Беседа носила отвлеченный и богословский характер. По константинопольскому обычаю, черноглазые прислужники в монашеском одеянии приносили на серебряном подносе различные сласти и вино в плоских серебряных чашах, разбавленное теплой водой. Митрополит улыбался всем своим лицом светлому гостю. Глаза его излучали медовую ласковость. Когда Никифор хотел что-нибудь сказать, он тянул за рукав переводчика, весьма смущенного тем, что он находится в обществе таких важных особ. Это случалось не каждый день.
Чтобы доставить удовольствие митрополиту и расположить его к себе. Мономах заговорил о нарушении латынянами христианской веры. Обращаясь к переводчику, князь только слегка поднимал палец.
Никифор, снова потрепав монаха за рясу, объяснял:
— Прегрешения эти велики и многообразны. Во-первых, они совершают таинство причащения на опресноках и тем самым уподобляются иудеям, вкушающим пресный хлеб на Пасху. Тебе это известно. В то время как апостолы совершали Тайную вечерю…

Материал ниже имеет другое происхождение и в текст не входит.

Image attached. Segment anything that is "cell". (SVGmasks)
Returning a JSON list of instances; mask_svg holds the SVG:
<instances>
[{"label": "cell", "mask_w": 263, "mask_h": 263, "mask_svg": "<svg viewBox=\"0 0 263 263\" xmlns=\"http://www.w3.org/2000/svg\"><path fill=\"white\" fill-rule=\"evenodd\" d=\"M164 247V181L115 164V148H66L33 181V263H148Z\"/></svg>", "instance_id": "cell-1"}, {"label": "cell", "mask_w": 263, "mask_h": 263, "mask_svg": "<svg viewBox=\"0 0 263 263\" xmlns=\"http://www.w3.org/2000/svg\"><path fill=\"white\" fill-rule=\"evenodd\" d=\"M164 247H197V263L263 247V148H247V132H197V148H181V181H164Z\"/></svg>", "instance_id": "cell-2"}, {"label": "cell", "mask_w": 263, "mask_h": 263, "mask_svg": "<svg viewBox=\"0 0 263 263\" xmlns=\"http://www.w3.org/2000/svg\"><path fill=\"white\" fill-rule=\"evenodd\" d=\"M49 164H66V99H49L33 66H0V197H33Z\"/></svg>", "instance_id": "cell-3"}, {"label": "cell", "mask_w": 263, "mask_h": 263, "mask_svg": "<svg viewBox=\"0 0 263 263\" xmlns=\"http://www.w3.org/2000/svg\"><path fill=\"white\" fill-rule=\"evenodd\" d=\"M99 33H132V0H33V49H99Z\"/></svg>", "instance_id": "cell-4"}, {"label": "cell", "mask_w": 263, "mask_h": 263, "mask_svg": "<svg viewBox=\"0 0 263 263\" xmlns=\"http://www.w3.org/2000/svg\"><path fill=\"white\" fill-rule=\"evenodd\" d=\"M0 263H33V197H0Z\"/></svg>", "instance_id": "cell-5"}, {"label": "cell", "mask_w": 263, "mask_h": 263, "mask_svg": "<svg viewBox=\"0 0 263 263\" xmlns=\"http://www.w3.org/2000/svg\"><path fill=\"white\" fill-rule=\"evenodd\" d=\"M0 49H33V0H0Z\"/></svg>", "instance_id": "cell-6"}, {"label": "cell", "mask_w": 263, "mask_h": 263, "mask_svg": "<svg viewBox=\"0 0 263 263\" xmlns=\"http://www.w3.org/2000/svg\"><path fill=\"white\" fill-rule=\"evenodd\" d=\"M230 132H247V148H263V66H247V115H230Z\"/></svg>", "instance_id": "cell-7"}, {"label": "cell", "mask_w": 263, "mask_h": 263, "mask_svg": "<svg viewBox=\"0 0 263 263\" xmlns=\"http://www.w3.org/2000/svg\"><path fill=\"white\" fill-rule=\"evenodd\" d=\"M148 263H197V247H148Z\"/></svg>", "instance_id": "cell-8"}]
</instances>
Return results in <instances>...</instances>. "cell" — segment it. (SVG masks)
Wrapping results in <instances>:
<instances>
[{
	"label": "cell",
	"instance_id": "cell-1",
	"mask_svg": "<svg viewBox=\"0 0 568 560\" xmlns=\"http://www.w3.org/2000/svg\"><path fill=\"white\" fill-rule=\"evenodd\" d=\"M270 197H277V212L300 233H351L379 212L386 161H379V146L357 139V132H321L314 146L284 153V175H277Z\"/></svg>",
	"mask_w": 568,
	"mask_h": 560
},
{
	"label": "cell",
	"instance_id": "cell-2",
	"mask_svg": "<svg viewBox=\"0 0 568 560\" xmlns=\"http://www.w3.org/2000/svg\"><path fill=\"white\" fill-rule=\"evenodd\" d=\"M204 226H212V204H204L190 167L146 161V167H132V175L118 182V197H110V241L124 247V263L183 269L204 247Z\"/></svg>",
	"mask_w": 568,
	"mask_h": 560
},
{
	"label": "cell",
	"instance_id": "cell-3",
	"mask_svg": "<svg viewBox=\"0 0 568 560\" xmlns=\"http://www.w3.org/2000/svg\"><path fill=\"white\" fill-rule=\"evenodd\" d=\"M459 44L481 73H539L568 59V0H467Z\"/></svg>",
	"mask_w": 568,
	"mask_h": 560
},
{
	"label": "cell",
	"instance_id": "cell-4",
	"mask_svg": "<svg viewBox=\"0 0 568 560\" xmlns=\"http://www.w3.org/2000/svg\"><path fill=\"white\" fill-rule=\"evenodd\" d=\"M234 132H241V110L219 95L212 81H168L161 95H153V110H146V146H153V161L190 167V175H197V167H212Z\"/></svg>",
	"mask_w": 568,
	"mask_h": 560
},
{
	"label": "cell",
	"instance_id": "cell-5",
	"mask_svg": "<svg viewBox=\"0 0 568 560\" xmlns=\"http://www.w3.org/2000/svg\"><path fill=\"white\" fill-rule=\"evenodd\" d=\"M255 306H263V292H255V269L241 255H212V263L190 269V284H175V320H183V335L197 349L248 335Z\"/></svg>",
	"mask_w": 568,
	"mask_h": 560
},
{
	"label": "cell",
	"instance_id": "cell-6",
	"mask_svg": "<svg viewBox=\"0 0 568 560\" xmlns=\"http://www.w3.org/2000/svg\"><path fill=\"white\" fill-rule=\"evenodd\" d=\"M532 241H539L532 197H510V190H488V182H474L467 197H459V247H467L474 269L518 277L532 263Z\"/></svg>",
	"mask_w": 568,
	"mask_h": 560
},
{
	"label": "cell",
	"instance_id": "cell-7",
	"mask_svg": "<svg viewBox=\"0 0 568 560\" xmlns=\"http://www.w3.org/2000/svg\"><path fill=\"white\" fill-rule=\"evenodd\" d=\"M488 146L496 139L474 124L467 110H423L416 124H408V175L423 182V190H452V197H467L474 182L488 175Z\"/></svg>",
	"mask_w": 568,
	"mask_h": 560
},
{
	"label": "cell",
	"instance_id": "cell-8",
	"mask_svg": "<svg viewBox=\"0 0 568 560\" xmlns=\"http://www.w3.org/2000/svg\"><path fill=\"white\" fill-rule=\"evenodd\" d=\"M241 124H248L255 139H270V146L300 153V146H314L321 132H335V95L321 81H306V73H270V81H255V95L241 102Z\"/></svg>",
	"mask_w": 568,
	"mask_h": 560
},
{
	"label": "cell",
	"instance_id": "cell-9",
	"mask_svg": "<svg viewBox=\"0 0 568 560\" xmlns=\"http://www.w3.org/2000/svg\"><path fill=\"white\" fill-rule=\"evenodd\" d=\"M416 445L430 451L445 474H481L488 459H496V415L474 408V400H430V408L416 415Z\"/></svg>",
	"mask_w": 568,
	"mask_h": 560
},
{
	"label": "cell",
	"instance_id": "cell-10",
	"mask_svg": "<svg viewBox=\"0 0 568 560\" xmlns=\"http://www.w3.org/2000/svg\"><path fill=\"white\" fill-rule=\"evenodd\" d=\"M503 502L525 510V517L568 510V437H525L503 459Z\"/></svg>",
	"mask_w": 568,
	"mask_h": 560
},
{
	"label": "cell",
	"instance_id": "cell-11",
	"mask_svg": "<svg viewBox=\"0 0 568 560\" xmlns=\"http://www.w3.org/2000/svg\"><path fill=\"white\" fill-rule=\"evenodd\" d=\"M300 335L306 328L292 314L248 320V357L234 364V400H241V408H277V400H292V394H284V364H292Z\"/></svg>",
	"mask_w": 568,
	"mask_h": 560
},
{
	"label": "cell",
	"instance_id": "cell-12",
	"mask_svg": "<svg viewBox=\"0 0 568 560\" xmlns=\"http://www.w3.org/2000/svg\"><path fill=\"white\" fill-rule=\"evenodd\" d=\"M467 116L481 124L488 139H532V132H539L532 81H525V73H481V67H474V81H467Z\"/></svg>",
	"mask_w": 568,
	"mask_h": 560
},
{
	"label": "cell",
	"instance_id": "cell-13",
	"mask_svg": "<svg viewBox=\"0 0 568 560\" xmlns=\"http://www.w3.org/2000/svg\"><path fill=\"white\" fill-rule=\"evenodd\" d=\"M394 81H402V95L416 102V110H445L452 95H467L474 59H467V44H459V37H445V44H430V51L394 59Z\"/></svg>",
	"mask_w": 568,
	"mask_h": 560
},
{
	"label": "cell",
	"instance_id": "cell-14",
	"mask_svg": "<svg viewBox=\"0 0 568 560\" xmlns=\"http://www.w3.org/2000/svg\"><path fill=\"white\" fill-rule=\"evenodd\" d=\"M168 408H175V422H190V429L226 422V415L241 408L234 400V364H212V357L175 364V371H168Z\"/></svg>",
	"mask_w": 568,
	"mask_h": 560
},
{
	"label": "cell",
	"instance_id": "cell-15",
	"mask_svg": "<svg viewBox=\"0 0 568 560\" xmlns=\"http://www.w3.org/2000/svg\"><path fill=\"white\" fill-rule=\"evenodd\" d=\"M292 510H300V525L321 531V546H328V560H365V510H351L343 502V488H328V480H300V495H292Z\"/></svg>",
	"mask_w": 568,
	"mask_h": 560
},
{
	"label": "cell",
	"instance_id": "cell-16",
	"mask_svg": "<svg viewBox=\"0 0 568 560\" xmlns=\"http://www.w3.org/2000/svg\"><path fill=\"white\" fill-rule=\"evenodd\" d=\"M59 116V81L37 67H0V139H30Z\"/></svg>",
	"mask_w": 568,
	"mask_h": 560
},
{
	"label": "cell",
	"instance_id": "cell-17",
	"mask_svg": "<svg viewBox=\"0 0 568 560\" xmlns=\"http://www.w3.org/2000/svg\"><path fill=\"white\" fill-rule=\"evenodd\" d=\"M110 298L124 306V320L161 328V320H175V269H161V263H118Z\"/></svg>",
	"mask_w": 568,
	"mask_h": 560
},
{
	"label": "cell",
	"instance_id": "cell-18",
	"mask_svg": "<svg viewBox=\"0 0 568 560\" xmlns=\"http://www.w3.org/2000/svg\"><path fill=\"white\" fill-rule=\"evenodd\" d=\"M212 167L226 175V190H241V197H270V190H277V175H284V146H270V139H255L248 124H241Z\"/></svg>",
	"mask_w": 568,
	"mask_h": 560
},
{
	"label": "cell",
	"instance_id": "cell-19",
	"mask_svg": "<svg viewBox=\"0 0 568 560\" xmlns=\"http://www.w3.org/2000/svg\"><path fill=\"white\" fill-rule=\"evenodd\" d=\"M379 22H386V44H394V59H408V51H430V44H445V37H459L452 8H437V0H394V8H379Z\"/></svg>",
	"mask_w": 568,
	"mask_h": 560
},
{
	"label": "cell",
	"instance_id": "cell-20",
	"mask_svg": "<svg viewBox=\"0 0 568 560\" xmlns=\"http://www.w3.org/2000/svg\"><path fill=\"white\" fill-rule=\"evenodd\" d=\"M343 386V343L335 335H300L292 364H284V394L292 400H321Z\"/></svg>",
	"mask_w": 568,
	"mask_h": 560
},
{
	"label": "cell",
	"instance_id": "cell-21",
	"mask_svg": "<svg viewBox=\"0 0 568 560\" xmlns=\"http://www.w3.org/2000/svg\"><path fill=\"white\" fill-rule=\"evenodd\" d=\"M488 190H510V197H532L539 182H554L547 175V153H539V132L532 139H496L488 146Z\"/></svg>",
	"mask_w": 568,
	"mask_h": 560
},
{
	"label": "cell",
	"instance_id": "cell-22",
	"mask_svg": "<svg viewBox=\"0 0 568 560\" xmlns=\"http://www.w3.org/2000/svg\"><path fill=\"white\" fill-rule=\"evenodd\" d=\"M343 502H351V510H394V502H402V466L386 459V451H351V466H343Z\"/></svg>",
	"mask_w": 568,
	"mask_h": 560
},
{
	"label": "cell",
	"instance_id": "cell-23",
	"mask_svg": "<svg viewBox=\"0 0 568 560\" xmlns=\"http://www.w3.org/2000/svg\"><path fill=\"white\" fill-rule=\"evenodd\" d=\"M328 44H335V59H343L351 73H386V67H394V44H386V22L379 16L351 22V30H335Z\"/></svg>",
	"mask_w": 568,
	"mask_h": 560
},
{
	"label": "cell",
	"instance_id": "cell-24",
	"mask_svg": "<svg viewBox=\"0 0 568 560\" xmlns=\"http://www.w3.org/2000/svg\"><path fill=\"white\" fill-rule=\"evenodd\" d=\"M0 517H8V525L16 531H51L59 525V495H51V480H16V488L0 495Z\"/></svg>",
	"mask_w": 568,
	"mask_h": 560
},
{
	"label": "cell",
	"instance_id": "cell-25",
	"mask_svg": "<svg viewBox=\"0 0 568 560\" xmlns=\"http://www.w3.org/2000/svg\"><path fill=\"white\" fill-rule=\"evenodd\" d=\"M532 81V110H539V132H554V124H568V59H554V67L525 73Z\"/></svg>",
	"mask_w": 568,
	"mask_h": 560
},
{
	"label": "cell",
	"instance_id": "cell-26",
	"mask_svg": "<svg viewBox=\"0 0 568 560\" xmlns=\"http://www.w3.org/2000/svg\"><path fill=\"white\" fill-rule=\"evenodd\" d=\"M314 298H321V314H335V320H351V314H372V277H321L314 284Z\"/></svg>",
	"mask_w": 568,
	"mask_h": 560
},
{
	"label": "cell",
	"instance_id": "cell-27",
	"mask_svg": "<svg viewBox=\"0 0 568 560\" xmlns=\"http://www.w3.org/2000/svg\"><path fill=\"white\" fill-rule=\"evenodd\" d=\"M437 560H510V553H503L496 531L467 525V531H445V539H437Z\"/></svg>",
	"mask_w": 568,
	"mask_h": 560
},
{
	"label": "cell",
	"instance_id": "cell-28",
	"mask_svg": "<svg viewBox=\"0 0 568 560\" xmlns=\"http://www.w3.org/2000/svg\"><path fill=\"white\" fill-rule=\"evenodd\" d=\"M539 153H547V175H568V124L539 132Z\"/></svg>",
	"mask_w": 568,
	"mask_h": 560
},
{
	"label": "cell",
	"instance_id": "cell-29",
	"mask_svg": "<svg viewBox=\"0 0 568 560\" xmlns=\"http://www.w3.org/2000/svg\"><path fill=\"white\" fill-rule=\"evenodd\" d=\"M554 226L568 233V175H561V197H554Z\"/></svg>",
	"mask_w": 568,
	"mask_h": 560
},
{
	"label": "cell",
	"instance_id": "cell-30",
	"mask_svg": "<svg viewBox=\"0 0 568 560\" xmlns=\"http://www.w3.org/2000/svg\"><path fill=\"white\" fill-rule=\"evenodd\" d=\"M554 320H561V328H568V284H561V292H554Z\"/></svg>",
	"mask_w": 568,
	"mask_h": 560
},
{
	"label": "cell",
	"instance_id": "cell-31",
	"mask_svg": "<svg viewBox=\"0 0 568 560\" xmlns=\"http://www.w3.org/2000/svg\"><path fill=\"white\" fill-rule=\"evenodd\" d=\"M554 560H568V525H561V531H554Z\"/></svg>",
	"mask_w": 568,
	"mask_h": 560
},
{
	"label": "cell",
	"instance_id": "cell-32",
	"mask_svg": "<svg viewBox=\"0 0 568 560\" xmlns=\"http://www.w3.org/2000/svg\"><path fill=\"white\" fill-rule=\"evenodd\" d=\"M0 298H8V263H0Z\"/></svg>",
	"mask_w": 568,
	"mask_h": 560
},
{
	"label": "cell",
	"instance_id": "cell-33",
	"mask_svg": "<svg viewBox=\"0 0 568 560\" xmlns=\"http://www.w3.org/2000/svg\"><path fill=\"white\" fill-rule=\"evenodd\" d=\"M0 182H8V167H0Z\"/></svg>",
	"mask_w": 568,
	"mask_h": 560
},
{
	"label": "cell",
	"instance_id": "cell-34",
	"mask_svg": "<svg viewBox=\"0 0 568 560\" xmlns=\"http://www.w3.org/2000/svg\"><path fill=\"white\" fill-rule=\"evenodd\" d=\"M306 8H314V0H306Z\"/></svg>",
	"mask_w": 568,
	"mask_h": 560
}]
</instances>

Князя для большей торжественности сопровождали на митрополичье подворье два боярина — Ратибор и Мирослав. Оба сидели в нарядных плащах. Им тотчас стало жарко. Но приличие требовало, чтобы они оставались в невыносимо пышном одеянии. Только князь сбросил свое корзно в передней горнице и остался в красной широкой рубахе с золотым оплечьем. Старым дружинникам не очень-то было удобно сидеть на жесткой скамье, держа в одной руке за коротенькую ручку серебряную чашу с теплым вином, какое дают после причастия, а в другой — орех, сваренный в меду. На лове или в походе, верхом на коне, эти воины чувствовали себя значительно увереннее и свободнее. Там все было привычно и движения не связаны непонятными греческими обычаями. Даже на княжеском совете разрешалось вставать с места, ударять кулаком в ладонь или воздеть руки. А здесь они очутились в совсем ином мире, да и речь шла о возвышенных вещах.